We are a not-for-profit organization, and is part of Victoria Link Limited. Our goal is to collaborate with regional organizations and in-country partners to enhance conservation and pest / invasive species management throughout the Pacific.
Our focus is primarily on invasive social insects – ants, bees and wasps. Invasive ants are a key group: especially as they have a history of establishing on Pacific Islands and reaching high abundance that causes dramatic changes to island biodiversity and the Pacific way of life. The threats to Pacific countries from invasive insects are increasing and likely to keep increasing over the next decades as these species spread.
We are most concerned about spread of the little fire ant (also known as the electric ant) across the Pacific.
In some cases the effects of little fire ants are extreme. People in French Polynesia have been forced to abandon their land. Invasive species practitioners agree that without effective biosecurity and increased capacity to deal with this species it is only a matter of time before the ant reaches a Pacific-wide distribution.

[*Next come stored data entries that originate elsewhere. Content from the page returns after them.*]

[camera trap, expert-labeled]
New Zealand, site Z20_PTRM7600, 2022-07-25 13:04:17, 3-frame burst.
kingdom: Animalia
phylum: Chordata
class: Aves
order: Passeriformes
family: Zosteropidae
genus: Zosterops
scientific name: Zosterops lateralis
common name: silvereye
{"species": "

Pacific Biosecurity staff have been working on the research and management of invasive ants in the Pacific for over a decade, including participation in the Pacific Ant Management Plan (2006). Pacific Biosecurity is a member of the Pacific Invasives Partnership (PIP). We have assisted with biosecurity capacity building and pest control in several countries including Samoa, Kiribati, Tuvalu, French Polynesia and Tokelau.
Pacific Biosecurity is based in the School of Biological Sciences at Victoria University of Wellington. Our associated research outputs include collaborative peer-reviewed articles in international publications on invasive species ecology and pesticides for invasive ant control. We currently have research programmes on potential bio-control agents for invasive ants and wasps.